| Excerpted passage |
++++++++++

Dr. Jill Dentel has just joined Delphos Animal Hospital.


Sunday, May 1, 2016

A Day They Will Never Forget


            "Surreal" is the only word that could describe the moment. I was knelt down on the exam room floor next to a dead dog and a sobbing teenage girl. Her mother and two sisters were in a similar state of despair as another family dog lay dead on the table.

            I haven't done many multiple euthanasias in my career, and I'm thankful for that. They're really sad. In this case the one dog was eighteen, older than any of the girls, and had simply run out of time. The other dog was only eight, but being of a large breed he was physically older than that, and was suffering from the effects of cancer. To lose both at the same time was devastating to the family.

            Wanting to give them some time alone with their pets, I slowly backed out of the room. Then as I closed the door, I was struck with the realization that this was a day those girls would never forget.

            Why do we even have pets? The whole notion of them is kind of silly, really. First we "adopt" them and make them part of our families. Next we pamper them, tend to their every need, spend a ton of money on treats, the finest food and, yes, veterinary care , only to have them die way too soon and break our hearts.

            Moreover, as if once is not enough, many of us are adamant about repeating the process over and over again. To top that, some insist on dragging their kids into the madness. Ultimately, however, this might be the best decision a parent ever makes.

            Nothing teaches a child more about life than does caring for a pet. So much can be learned about responsibility, patience, compassion, and, especially, the finality of death. And in turn, sometimes those kids can teach even a jaded old vet like me something about life as well.

            Often when I get together with friends or business  associates, most of us being "baby boomers," invariably our conversation leads to talking about the younger generation, including even their own children and grandchildren. The consensus is that today's youth care only about themselves, and have a real need to seek instant gratification in virtually every aspect of their life. Exceptions abound, of course, and to be fair, I have no doubt "the greatest generation" felt the same about us. Still, the perception remains.    

            Recently, just days apart, two young men showed me that to think this way is to be wrong. Each was attached to an old dog with a serious medical condition. One had cancer, the other heart disease along with a  degenerative spine. Alas, the dogs had reached "the end of the trail."

            Like the girls who lost their two dogs, these boys decided to be present for the euthanasia, even though each had a parent who left the room. Both took the euthanasia hard, but they took it bravely, and stayed with their pet until the end.

            When I was with the three girls, the grief in that room was so overwhelming I was almost numbed by it. With the boys, I was better able to observe the relationship each had with their dog with more clarity, at least for awhile.

            Although there were other people in the room, including myself and my technician, each boy and dog were focused solely on the other, through touch, through voice, and through tears. The rest of us didn't even exist.

            Though the euthanasias were an exceedingly sad experience, I can only describe the power of the bond I witnessed between each boy and dog, seen through my own blurry eyes, as "beautiful." I hope someday they'll be able to fully appreciate the beauty in that farewell moment.

            Apparently, when a child is allowed to have a pet in their life, they don't just care about themselves. Much credit to their parents for giving them the opportunity to love and be loved by a pet.

            I have no idea whether those kids will remember me, or my role in their day, but I do know I will never forget them or the courage they showed as they said good-bye to their pets, and experienced the loss of something they loved.

             Nor will I ever forget those who taught them what may be the most valuable lesson they will ever learn. Thank you Sunshine, Brutus, Cisco, and Max.

++++++++++

| Tasks |
#1 Write out the portion of the post about pet euthanasia starting with "A Day They Will" and going on through "on the table.".
#2 In the post about pet euthanasia, how old was the older of the two dogs the family of girls lost?

| Recorded data |

++++++++++

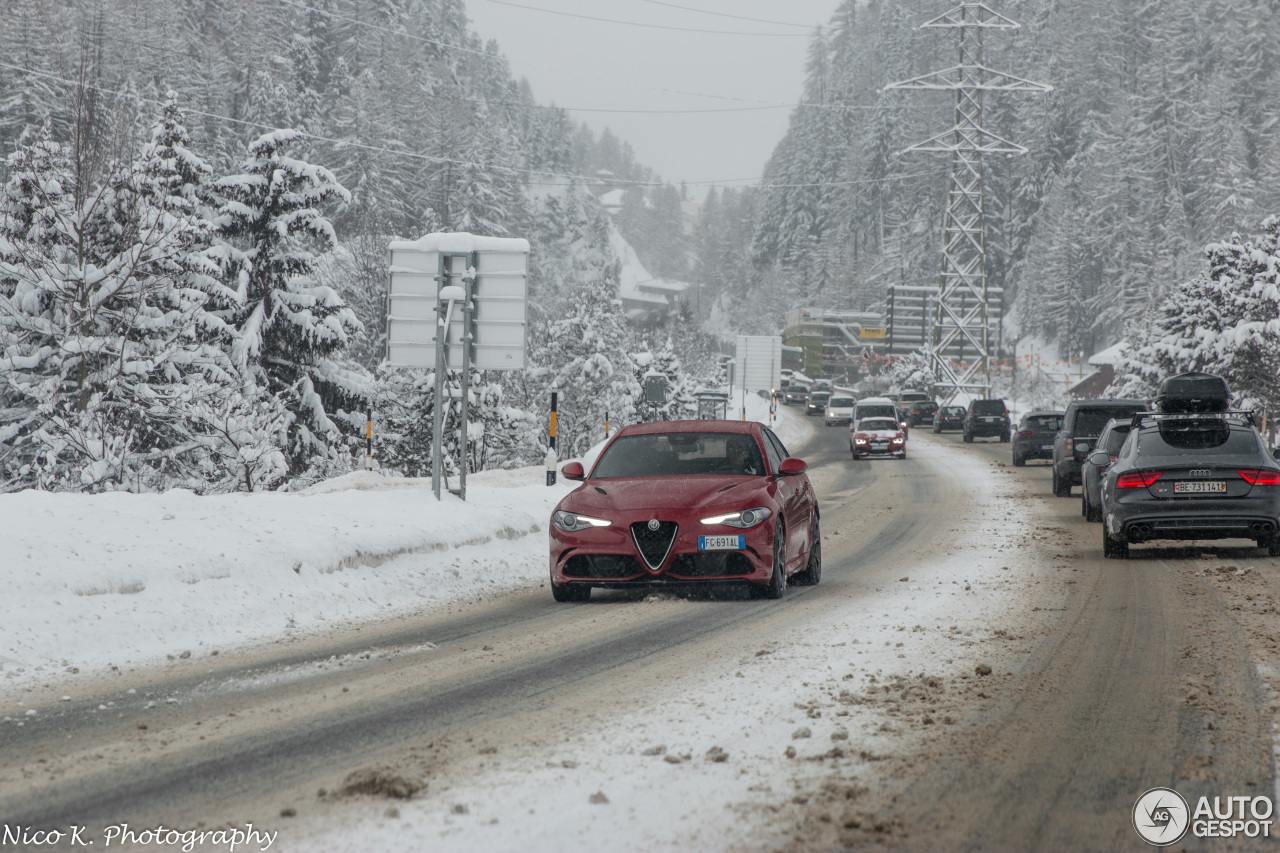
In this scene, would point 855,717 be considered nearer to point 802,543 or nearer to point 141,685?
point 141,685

++++++++++

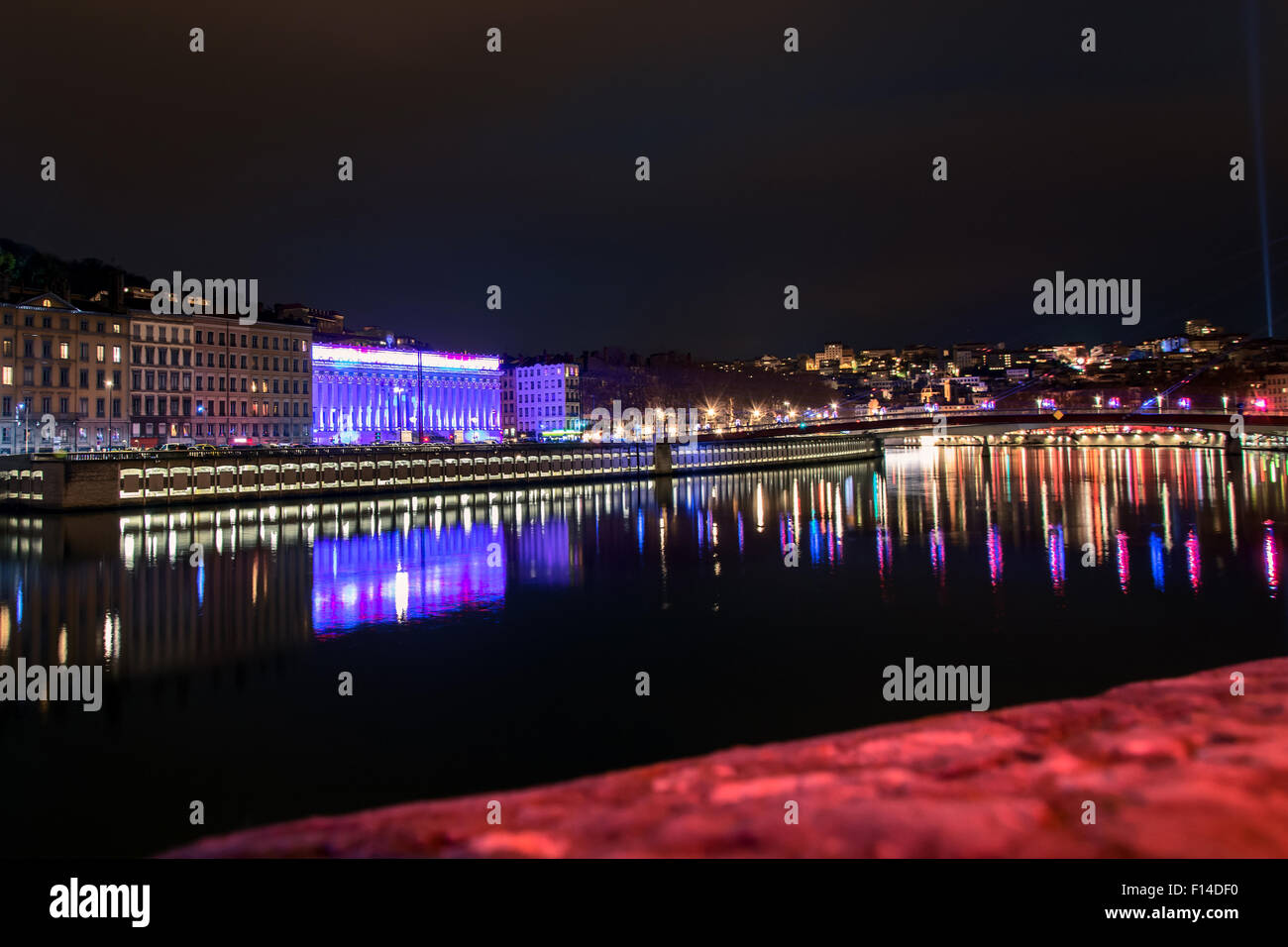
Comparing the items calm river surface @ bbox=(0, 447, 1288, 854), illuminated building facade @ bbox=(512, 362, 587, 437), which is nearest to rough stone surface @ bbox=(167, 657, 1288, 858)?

++++++++++

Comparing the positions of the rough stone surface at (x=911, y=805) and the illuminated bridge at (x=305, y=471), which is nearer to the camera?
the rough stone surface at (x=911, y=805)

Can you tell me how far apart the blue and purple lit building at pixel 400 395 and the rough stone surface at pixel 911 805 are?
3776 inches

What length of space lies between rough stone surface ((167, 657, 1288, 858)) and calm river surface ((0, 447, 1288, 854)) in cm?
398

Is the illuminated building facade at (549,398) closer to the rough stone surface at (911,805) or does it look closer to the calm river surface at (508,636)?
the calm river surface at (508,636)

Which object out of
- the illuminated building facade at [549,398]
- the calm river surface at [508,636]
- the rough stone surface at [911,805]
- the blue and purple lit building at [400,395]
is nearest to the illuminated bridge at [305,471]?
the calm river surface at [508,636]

++++++++++

| Answers for each item |
#1
A Day They Will Never Forget


            "Surreal" is the only word that could describe the moment. I was knelt down on the exam room floor next to a dead dog and a sobbing teenage girl. Her mother and two sisters were in a similar state of despair as another family dog lay dead on the table.

#2 Eighteen years old.